Boredom, as a concept, is often most developed in art and pop culture. I already mentioned Futurama, an animated show that drops the term liberally throughout its run. 2001: A Space Odyssey isn’t too far from Futurama and it amounted in some ways to an experience of boredom and technology which parallels Heidegger’s formulation. The image of the apes staring out into desolation captures the image of boredom perfectly. Its almost as if as soon as they discovered that they were bored, technology was created as an escape route. However, technology seems to be an excuse to develop boredom as well. Boring downtime – the culmination of generations of technological sophistication – is internal to the astronauts in the movie and likewise is also crucial to the viewers watching it. Those involved in the film production describe how the ‘slowness’ of the movie was an extension of the slowness of the technology at that time, which simply couldn’t render certain things fast enough. What is curious is how those technological resources inadvertently led to a result of a boring — but, and here is the payoff, mesmerizing — experience for the viewer. It seems that often technological roads inadvertently lead to boredom.

Likewise, the film Solaris posed similar ideology at the same time. Tarkovsky, the film’s director even wrote exhaustively on the metaphysical hopes for boredom. His adaptation of Stanislaw Lem’s science fiction novel was the perfect opportunity to force viewers into an ‘authentic’ experience of time, via saturating them in boredom. In the 1960’s and early 1970’s, boredom became vogue once again, if only as an avant-garde strategy. If the exalted metaphysical experiences which were supposed to be vested in painting seemed outdated, conceptual artists and theatrical minds like Richard Foreman sought to bring boredom into the aesthetic experience to counteract the falsity of such claims. Early Richard Foreman theatrical pieces intentionally downplayed the performers and actors to mere serialist readers who were put in place to bore the audience into submission or escape.

A friend of mine recently told me that when he was admitted into the MFA writing program at SAIC, he was shocked to find that not only were peers not averse to boredom in theater and performance, but were aggressively seeking long, exceptionally boring pieces. Invoking boredom has been a steady strategy of the avant-garde tendency to deny the autonomy of mass culture.

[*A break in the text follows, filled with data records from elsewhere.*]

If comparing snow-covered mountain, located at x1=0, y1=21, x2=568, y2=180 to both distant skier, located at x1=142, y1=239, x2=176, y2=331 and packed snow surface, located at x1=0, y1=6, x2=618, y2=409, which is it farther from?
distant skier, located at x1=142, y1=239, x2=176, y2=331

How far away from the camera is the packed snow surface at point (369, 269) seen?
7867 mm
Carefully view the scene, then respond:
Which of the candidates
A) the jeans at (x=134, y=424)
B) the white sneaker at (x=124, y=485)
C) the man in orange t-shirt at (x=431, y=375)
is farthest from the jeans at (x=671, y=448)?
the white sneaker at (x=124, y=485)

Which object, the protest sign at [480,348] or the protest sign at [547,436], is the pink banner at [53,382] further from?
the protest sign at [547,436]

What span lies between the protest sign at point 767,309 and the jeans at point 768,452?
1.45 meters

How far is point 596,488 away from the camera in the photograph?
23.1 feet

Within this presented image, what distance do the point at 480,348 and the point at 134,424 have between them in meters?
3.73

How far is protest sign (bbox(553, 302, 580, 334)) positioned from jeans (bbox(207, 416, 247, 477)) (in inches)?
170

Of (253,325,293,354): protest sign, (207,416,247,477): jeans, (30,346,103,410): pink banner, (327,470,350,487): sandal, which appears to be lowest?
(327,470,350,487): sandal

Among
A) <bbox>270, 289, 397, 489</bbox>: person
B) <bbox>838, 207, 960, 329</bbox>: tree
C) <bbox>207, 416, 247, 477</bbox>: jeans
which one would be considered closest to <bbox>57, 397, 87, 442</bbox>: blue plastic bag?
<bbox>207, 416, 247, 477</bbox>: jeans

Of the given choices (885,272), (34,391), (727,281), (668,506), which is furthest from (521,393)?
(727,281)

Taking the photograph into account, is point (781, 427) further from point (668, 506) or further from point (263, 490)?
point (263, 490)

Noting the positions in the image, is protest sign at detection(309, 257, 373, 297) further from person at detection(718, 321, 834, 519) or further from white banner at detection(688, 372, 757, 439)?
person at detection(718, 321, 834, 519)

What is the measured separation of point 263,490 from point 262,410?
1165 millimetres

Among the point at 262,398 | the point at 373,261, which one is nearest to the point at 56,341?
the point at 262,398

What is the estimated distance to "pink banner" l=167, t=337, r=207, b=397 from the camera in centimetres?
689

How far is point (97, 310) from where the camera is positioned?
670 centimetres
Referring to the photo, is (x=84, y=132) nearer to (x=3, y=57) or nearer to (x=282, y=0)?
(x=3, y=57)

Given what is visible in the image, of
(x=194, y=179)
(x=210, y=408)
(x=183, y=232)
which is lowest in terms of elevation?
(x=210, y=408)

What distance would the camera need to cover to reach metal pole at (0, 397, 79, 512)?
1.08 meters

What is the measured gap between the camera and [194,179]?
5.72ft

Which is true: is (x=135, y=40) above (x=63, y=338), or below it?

However, much of this strategy has been absorbed by mass culture as well, as the success of 2001 A Space Odyssey has shown. Likewise, David Foster Wallace was investigating boredom at the time of his death through analyzing office life and the banal aspects of bureaucracy. It appears as if the precious obsession with boredom is unceasing, perhaps because the banality of bureaucracy continues to tighten its grip around contemporary subjectivity.